Görev tanımı - Aşağıdaki seçilmiş metin, Kurdinfo.com sitesinde eski dostların yazılarıyla karşılaşmayı anlatıyor. Bu metni son cümlesinin ardından sürdürün.

Seçilmiş metin -
★ ★ ★ ★

Ana içeriğe atla

”Kahpe bir cinayet hikâyesi"nin hatırlattığı kahpe bir cinayet / Nezirê CİBO

Kurdinfo.com sitesinde geziniyordum. Hep tanıdık bildik simalar. Ne
saklayayım aklıma ilk gelen şey her nedense, “Eski dostlar, Eski dostlar…”
diye başlayan şarkı oldu.
Resimlerinden seçtiğim kadarıyla saçlar ağarmış,
kimi ak pak olmuş, kimi dökülmüş, ama kimi de Vildan  gibi yıllara
inat “beyaza boyama” modasına uymamış. 

Doğal olarak hafif bir hüzün çöktü… O
deli dolu delikanlılık günlere, “Bir militana notları”, “Saygon
zindanlarında direnişi ” tekrar tekrar okuduğumuz, avazımızın çıktığı kadar
“Kurdara Azadi” sloganını haykırdığımız o günleri hatırlayıp ta
duygulanmamak mümkün mü? Yeni yetme Türk gençliğin tabiriyle bir süre
“nostalji takıldım” Hızlı çekim bir film şeridi gözlerimin önünde geçti. Ama
eski dostların yazılarını okumaya başlayınca o duygulu anlar sona erdi. Daha
ciddi “takılmak” zorunda olduğumu hissettim.

★ ★ ★ ★

Sağlanan kayıtlar -
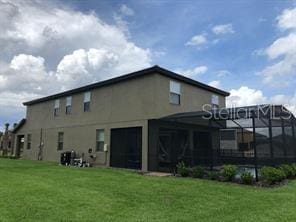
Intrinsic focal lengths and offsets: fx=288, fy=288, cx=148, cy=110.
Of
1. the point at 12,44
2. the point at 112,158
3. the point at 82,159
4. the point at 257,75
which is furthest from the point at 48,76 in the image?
the point at 257,75

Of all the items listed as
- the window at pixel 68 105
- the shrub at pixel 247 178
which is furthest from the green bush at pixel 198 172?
the window at pixel 68 105

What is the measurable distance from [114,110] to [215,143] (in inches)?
248

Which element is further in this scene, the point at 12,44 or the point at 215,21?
the point at 12,44

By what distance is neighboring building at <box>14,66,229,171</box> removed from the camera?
14.8 m

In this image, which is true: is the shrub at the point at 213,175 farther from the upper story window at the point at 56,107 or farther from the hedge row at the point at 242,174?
the upper story window at the point at 56,107

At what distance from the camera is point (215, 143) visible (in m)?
17.1

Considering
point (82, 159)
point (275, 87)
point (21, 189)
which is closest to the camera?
point (21, 189)

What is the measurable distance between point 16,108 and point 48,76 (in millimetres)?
10550

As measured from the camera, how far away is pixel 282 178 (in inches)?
427

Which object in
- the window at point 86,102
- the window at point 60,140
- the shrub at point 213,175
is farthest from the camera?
the window at point 60,140

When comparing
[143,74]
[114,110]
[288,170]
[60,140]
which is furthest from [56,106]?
[288,170]

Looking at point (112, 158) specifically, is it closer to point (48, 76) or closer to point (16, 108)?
Answer: point (48, 76)

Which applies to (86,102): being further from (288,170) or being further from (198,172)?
(288,170)

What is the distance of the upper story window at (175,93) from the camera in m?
15.8
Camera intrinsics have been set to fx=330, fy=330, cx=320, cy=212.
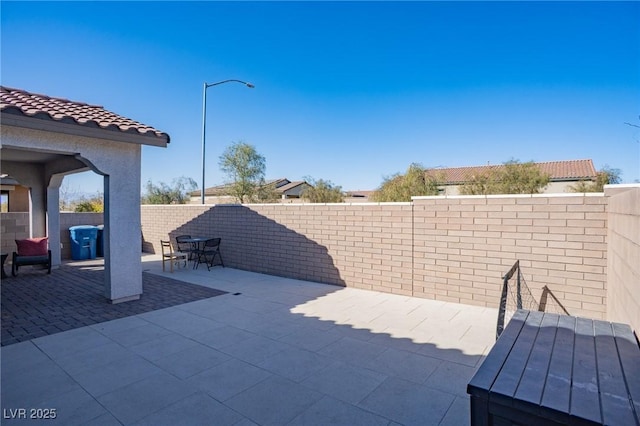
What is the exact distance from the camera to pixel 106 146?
5.95 m

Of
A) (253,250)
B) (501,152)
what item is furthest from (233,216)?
(501,152)

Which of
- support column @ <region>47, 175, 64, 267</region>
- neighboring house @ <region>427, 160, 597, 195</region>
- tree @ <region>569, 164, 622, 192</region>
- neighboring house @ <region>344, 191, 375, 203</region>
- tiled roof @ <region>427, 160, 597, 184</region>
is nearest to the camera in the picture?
support column @ <region>47, 175, 64, 267</region>

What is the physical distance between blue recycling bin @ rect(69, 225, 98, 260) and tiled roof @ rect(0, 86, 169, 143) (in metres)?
6.07

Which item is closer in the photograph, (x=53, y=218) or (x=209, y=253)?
(x=53, y=218)

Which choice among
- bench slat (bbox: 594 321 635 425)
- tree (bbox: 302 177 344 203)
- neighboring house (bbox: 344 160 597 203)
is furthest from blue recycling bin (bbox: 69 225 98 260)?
neighboring house (bbox: 344 160 597 203)

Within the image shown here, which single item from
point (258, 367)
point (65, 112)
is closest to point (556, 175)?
point (258, 367)

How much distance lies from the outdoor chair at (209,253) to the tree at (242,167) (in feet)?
35.7

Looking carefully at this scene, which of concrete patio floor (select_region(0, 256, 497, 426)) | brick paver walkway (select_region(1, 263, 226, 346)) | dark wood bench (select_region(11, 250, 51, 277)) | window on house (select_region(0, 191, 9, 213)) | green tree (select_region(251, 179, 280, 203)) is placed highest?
green tree (select_region(251, 179, 280, 203))

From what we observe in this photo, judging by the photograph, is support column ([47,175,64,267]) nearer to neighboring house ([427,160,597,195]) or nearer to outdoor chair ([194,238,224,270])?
outdoor chair ([194,238,224,270])

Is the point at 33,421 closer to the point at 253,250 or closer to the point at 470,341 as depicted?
the point at 470,341

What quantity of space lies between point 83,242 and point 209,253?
5.03 m

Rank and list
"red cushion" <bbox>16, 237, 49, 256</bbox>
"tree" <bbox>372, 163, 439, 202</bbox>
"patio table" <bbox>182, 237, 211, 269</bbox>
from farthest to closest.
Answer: "tree" <bbox>372, 163, 439, 202</bbox> → "patio table" <bbox>182, 237, 211, 269</bbox> → "red cushion" <bbox>16, 237, 49, 256</bbox>

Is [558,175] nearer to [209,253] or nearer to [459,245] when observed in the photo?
[459,245]

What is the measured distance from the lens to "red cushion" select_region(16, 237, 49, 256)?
8617 millimetres
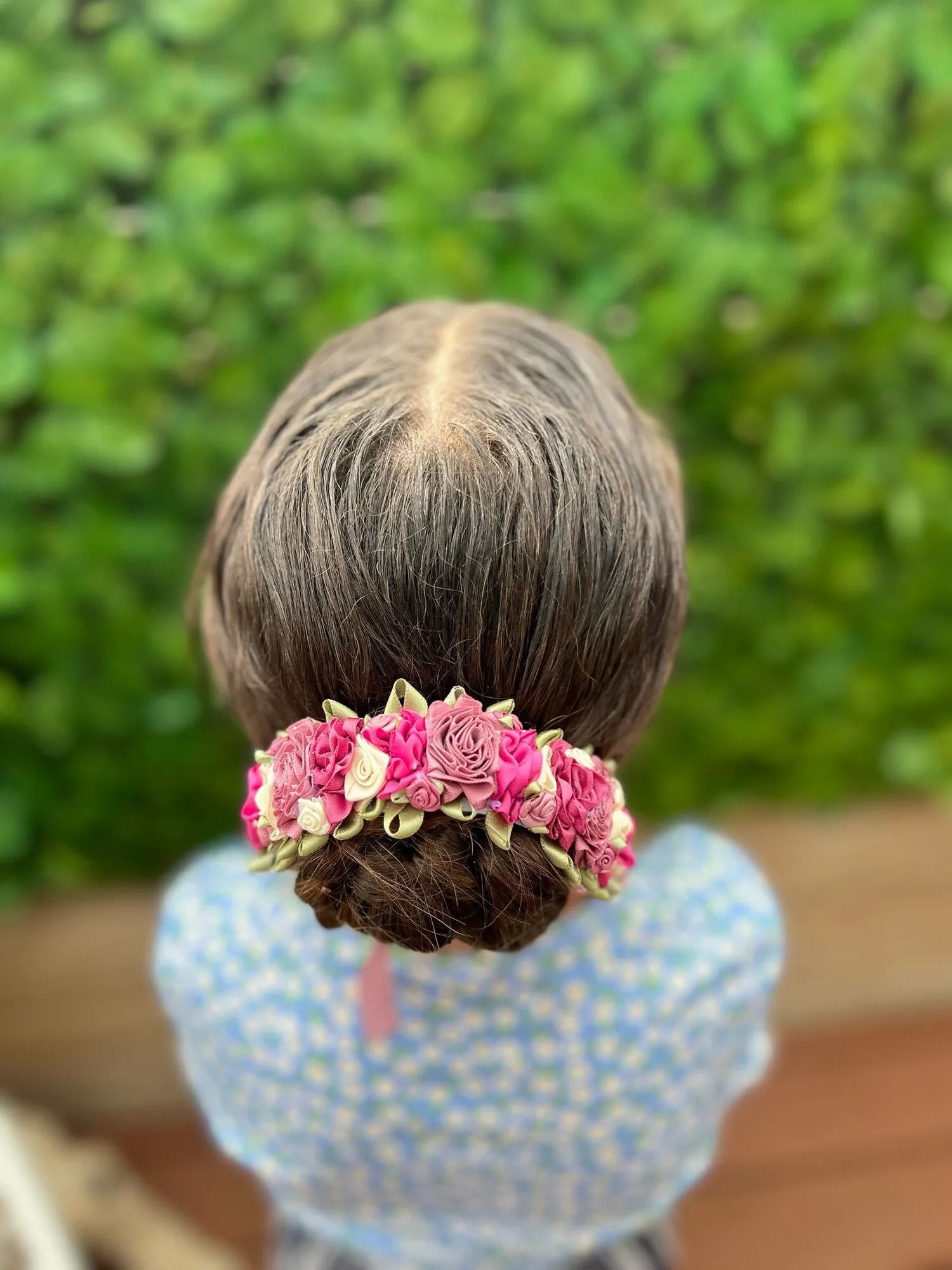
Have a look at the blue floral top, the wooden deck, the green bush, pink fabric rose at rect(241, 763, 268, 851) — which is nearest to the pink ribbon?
the blue floral top

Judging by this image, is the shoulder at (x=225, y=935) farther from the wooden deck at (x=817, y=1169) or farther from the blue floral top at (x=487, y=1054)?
the wooden deck at (x=817, y=1169)

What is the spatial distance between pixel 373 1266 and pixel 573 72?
3.05 feet

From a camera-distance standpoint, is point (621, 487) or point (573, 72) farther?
point (573, 72)

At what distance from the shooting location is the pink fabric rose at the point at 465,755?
423 millimetres

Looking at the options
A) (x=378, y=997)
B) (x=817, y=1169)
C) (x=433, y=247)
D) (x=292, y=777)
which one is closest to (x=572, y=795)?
(x=292, y=777)

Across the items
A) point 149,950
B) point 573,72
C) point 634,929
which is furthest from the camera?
point 149,950

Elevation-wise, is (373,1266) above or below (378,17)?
below

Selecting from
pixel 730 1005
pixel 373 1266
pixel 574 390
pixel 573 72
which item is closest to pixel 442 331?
pixel 574 390

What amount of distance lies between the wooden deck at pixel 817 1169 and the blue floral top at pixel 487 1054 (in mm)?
595

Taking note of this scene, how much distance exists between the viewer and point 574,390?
540mm

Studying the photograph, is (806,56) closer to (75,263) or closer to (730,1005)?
(75,263)

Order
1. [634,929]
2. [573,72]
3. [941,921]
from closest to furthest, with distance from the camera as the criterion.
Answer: [634,929]
[573,72]
[941,921]

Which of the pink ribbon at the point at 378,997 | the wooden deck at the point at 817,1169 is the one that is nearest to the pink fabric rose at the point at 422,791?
the pink ribbon at the point at 378,997

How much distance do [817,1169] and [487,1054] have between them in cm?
82
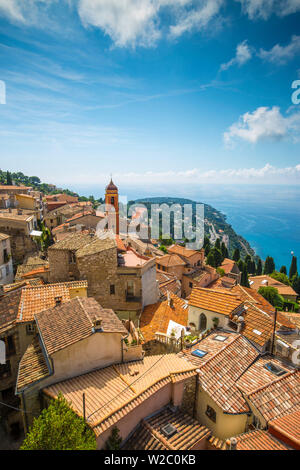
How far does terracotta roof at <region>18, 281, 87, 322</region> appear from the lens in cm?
1374

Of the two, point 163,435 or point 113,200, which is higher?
point 113,200

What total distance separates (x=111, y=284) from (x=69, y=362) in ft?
31.0

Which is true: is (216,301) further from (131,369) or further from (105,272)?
(105,272)

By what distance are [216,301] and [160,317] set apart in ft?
16.0

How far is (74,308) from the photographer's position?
1267 centimetres

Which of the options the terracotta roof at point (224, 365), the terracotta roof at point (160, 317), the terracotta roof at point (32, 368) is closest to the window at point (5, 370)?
the terracotta roof at point (32, 368)

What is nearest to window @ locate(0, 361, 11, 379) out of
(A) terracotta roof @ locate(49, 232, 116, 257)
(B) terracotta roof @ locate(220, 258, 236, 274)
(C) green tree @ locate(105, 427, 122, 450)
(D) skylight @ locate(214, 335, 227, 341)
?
(C) green tree @ locate(105, 427, 122, 450)

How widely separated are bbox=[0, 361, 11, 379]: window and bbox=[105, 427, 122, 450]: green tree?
7723mm

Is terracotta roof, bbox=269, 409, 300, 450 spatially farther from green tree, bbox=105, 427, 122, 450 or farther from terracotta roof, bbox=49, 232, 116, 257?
terracotta roof, bbox=49, 232, 116, 257

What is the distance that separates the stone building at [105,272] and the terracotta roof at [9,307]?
→ 4.98 metres

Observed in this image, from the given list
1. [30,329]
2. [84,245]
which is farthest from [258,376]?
[84,245]

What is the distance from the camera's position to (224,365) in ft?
40.5

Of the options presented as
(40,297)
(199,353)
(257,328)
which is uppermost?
(40,297)

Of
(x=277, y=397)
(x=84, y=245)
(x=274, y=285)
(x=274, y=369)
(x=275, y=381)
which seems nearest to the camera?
(x=277, y=397)
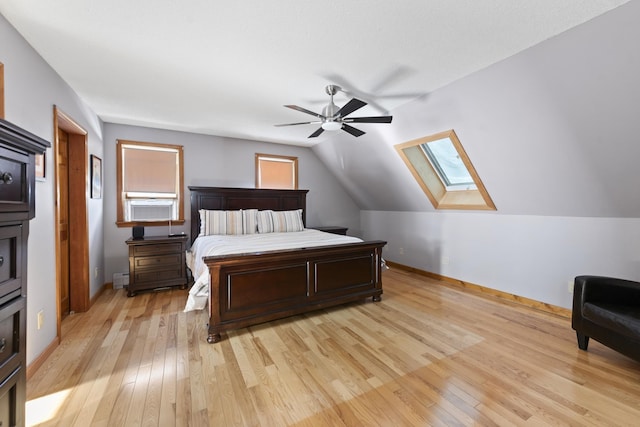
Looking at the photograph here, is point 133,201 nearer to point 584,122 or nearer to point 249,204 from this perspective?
point 249,204

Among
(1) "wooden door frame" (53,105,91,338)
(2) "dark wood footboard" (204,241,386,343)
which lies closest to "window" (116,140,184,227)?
(1) "wooden door frame" (53,105,91,338)

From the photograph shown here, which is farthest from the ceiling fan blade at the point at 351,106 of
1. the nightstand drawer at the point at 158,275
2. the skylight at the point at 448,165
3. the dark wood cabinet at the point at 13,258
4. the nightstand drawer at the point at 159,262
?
the nightstand drawer at the point at 158,275

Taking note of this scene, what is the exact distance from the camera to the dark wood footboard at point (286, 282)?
245 cm

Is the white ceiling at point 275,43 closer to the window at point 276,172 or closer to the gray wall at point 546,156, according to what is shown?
the gray wall at point 546,156

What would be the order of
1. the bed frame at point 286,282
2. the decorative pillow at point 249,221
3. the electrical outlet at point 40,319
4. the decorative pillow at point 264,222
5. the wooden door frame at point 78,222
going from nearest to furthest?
the electrical outlet at point 40,319 → the bed frame at point 286,282 → the wooden door frame at point 78,222 → the decorative pillow at point 249,221 → the decorative pillow at point 264,222

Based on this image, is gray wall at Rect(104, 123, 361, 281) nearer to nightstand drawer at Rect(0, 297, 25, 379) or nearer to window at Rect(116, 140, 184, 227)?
window at Rect(116, 140, 184, 227)

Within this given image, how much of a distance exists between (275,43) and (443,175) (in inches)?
126

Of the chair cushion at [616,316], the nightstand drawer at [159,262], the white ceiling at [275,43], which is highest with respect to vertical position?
the white ceiling at [275,43]

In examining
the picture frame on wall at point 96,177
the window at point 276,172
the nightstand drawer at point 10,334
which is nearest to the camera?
the nightstand drawer at point 10,334

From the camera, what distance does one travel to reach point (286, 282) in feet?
9.12

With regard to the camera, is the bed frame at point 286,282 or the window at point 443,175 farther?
the window at point 443,175

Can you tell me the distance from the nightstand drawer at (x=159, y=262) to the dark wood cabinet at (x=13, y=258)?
2.83 meters

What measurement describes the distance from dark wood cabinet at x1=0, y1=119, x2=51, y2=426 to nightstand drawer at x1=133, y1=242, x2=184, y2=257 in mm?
2797

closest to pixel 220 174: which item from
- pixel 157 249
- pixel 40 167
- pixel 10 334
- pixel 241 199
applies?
pixel 241 199
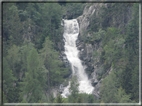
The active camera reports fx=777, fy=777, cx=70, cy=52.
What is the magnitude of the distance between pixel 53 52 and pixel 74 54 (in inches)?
252

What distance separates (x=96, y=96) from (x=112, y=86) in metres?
4.26

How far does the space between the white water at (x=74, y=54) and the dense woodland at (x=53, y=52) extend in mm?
1269

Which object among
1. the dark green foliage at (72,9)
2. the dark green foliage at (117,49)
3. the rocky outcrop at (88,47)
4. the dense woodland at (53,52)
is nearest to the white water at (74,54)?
the rocky outcrop at (88,47)

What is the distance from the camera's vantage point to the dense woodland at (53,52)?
59.1 metres

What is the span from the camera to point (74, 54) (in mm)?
74188

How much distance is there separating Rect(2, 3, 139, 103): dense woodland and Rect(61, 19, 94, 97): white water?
1269 millimetres

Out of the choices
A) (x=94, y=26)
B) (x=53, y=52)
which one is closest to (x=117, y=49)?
(x=53, y=52)

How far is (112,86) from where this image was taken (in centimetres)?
5947

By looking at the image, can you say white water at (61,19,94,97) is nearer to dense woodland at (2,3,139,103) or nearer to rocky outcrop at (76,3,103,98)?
rocky outcrop at (76,3,103,98)

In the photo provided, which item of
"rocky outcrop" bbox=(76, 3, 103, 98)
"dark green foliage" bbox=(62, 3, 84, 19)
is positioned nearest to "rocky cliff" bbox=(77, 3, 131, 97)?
"rocky outcrop" bbox=(76, 3, 103, 98)

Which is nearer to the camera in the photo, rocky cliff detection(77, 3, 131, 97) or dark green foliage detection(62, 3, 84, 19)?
rocky cliff detection(77, 3, 131, 97)

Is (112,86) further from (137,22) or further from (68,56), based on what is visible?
(68,56)

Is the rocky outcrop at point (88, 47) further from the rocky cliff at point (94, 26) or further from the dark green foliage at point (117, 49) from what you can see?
the dark green foliage at point (117, 49)

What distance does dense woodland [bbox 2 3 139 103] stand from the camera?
194 ft
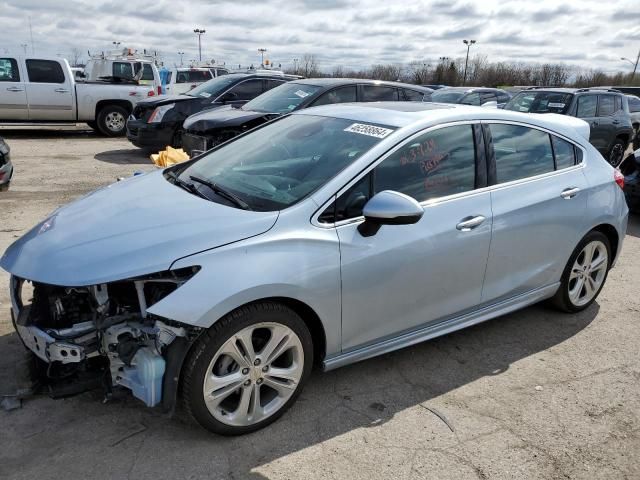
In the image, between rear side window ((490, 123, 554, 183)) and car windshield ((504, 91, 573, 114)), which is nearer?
rear side window ((490, 123, 554, 183))

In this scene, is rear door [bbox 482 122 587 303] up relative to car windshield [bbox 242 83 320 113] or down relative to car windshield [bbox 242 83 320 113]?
down

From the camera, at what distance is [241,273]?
8.54 feet

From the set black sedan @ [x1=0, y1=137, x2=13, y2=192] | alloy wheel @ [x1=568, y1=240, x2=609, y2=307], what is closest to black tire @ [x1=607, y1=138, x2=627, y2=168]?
alloy wheel @ [x1=568, y1=240, x2=609, y2=307]

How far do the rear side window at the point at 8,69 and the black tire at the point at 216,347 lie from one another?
12.6 meters

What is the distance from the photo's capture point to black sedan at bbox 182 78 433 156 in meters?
8.09

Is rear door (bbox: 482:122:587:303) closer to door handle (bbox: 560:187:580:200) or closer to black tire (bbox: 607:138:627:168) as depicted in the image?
door handle (bbox: 560:187:580:200)

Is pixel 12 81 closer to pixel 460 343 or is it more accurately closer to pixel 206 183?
pixel 206 183

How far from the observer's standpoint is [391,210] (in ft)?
9.29

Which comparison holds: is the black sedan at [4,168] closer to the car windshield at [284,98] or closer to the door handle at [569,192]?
the car windshield at [284,98]

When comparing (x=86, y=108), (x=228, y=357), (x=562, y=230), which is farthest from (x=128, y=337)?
(x=86, y=108)

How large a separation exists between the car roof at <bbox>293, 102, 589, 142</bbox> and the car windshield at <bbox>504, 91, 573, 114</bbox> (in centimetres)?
706

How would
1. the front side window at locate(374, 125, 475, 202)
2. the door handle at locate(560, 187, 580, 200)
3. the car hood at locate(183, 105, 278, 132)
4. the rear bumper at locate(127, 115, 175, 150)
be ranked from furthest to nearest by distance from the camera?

★ ★ ★ ★

Alıştırma sonucu -
Bu yazılarda dikkatimi en çok çeken DDKD geleneğinden gelenlerin yeniden bir
araya getirmek için yapılan toplantı çağrılarıydı. DDKD Genel Saymanlığı
dâhil çeşitli kademelerde görev almış eski bir DDKD li olarak yürek
atışlarımın hızlanmasına engel olamadığımı söylemeliyim. Engel olamadım
çünkü günahıyla sevabıyla söz konusu edilen geçmişimdi, gençliğimdi. Engel
olamadım çünkü bu çağrı ve tartışma davetlerine kayıtsız kalmam mümkün
değildi. Engel olamadım çünkü Bu konuda benimde söyleyecek bir şeylerim
vardı.
 
Ne var ki dikkatimi çeken başka bir yazıyı; Sait Aydoğmuş'un “Kahpe bir
cinayetin Hikâyesi: Cüzam ve Mustafa Tangüner” başlıklı yazısını okuyunca
belki birçok kişinin unuttuğu ama yıllardır kafamı kurcalayan başka bir
konuya değinmeye karar verdim. Çünkü yazı yıllardır üzeri bilinçli olarak
örtülen bir konuya parmak basma fırsatı veriyordu bana. Bu nedenle de söz
konusu çağrı ve davetler ile ilgili düşüncelerimi daha sonraya bırakarak
“Kahpe Bir Cinayet Hikâyesinin” bana hatırlattığı, bugüne kadar hiçbir yerde
en ufak bir açıklamanın yapılmadığı, yapılmışsa da benim haberdar olmadığım
başka bir “Kahpe Cinayet Hikâyesini” Sayın Sait Aydoğmuş'a hatırlatmaya
karar verdim. “O dönemin bir yöneticisi olarak” belki söyleyecekleri
vardır.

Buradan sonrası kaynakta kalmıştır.